Image: John Lewis 2021 Advertisement 


  1. Thanks Antony, great thought. I guess my response, having seen the ad, would be just a little different. You could say its story of the little boy befriending the alien, and the ‘message’, very powerfully & imaginatively captures something of the FEELING of the love & tenderness of God – as you indeed allude to. The Christian challenge is, as CS Lewis for instance recognised (and to a high degree met) in his portrayal of Narnia & Aslan, to be similarly imaginative in the contemporary ways we point to Immanuel. A challenge that in my own poetry & story work I’m engaged with & passionate about…

    By Bruce Gulland  -  10 Dec 2021
  2. Delightful reading of and response to the John Lewis ad, thanks as ever to Anthony Billington.

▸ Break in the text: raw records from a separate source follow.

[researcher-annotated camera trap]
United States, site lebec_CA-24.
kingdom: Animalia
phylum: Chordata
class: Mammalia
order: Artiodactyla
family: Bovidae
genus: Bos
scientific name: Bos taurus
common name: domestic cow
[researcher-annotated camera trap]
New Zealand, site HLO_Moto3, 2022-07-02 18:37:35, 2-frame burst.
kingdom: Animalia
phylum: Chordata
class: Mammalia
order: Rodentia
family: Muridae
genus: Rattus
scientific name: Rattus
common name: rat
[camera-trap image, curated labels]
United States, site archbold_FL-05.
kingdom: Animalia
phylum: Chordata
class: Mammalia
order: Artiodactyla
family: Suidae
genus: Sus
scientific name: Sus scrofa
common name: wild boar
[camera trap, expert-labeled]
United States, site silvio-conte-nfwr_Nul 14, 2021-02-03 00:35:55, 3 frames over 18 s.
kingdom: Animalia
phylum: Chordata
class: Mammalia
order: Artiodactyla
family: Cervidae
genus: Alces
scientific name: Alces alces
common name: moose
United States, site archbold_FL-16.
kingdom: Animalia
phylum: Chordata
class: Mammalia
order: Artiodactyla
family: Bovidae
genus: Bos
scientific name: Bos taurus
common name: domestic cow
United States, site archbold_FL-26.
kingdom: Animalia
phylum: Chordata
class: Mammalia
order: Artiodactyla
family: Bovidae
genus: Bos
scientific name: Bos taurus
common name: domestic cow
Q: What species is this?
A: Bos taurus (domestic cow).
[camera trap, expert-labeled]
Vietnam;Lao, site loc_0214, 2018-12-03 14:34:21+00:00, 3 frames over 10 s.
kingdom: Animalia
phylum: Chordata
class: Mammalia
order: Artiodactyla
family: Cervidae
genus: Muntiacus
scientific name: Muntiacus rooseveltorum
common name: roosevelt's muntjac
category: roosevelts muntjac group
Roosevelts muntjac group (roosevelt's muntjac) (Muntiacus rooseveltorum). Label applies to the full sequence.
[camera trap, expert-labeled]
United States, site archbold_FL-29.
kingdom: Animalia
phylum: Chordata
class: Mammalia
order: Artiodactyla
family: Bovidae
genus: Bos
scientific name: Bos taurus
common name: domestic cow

    By Luke Walton  -  10 Dec 2021
  3. Thanks Bruce. Grateful, as always, for your reflections. Plus, probably no surprise that I agree with you. I’m aware this year’s John Lewis ad had its haters, but I liked it, and there were several directions in which I could have taken it. As always, I felt the constraints of the the 400-word limit! All joy to you – Antony

    By Antony Billington  -  10 Dec 2021
  4. Thanks so much for this, Anthony. I was particularly “nailed” by your phrase, “Treating people as unexpected guests rather than unwelcome intrusions”. Provoked me to think of – and be similarly “nailed” by – such parallel phrases as, “Receiving requests for help as opportunities to serve rather than nuisance disruptions to my plans”!